BEGIN PROVIDED DATA

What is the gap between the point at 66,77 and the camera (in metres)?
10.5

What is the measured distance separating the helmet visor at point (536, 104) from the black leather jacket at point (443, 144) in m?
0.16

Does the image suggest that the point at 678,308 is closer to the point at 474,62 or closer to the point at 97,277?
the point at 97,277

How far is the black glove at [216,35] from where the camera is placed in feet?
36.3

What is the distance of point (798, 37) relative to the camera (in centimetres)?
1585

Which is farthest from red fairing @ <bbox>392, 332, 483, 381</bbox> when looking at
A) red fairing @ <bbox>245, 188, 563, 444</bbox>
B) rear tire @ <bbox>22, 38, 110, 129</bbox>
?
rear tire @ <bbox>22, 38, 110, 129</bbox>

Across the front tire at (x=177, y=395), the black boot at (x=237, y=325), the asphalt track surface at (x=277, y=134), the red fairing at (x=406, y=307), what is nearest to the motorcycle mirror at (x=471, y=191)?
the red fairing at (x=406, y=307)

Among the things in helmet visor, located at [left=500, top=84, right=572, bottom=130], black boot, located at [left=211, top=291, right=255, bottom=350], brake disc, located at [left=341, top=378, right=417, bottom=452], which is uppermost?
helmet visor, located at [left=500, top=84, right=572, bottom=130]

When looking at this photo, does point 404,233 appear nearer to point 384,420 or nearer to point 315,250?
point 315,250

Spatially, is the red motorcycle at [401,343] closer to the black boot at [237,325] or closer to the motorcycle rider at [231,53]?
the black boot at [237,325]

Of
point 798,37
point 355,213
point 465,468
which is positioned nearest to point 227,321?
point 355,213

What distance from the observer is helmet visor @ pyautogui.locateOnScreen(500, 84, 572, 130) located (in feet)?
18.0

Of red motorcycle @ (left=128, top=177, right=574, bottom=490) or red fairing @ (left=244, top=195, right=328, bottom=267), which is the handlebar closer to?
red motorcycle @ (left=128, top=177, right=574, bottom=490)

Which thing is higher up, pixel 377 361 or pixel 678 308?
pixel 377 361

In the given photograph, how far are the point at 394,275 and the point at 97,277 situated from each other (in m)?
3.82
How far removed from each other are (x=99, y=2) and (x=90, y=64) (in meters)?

END PROVIDED DATA

* _TASK GOAL_
Rewrite the lines from the one containing "Which thing is" through the end of the items, inclusive, with their requests. In the answers only, multiply every coordinate and distance by 0.65 and round each to its original number of decimals, rounding halves up.

* _RESPONSE TO THIS TASK_
Which thing is higher up, pixel 377 361 or pixel 678 308?
pixel 245 235

In the given photograph, how far are the point at 394,275 and the point at 97,277 situated from each other (in m)?
2.48
How far removed from each other are (x=99, y=2) and (x=90, y=64) (in meters)?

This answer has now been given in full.